Clinical data and baseline characteristics collected were lesion size in centimeters and lesion location (left or right liver lobe). Pathological and clinical data were collected using RedCap. Underlying liver disease was defined as non-alcoholic fatty liver disease or non-alcohol steatohepatitis, cirrhosis and/or fibrosis, and metabolic diseases including hepatocyte nuclear factor 1A maturity-onset diabetes of the young and glycogen storage disorders.

Statistical analyses were conducted using SPSS® statistics version 28.0 (IBM). Classification and regression tree (CART) analysis was conducted using the recursive partitioning and regression trees (Rpart) package in RStudio version 4.2.1 (Posit). The Rpart package uses ten-fold cross-validation to determine the optimal place to prune the regression tree. Categorical variables were expressed as numerators/denominators with percentages and continuous variables as means with standard deviations (SDs) or medians with interquartile ranges (IQRs). For all analyses, available case analysis was conducted.

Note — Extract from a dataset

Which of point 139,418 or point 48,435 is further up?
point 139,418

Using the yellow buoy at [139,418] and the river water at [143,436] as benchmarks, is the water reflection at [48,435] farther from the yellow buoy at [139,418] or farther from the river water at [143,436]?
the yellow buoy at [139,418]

Interobserver and intraobserver variability were calculated using Cohen’s kappa statistic. Levels of agreement were interpreted using cut-off values defined by Landis and Koch: < 0.00 poor, 0.00–0.20 slight, 0.21–0.40 fair, 0.41–0.60 moderate, 0.61–0.80 substantial, and 0.81–1.00 almost perfect [33].

In univariable analyses, imaging features were compared between patients with a final pathological diagnosis of FNH and HCA/HCC using Pearson’s chi-squared test or Fisher’s exact test. p-values < 0.05 were considered statistically significant. Diagnostic odds ratios with 95% confidence intervals for the diagnosis FNH, compared to HCA/HCC were calculated. Sensitivity, specificity, positive predictive value, and negative predictive value were calculated for significant imaging features. Haldane–Anscombe correction was performed in the case of zero cells.

For multivariable analyses, imaging features with a p-value of > 0.25 in univariable analysis were excluded. A Spearman’s correlation matrix of imaging features was derived. In cases of a correlation coefficient of 0.80 and higher, indicative of collinearity, one of the correlated imaging features was excluded from the multivariable analysis. The tree diagram obtained by CART analysis and odds ratios obtained by multivariable logistic regression were combined in a visual representation made in the draw.io® (JGraph Limited). Sensitivity analyses assessed the occurrence of imaging features suggestive of FNH in B-catenin-activated HCA.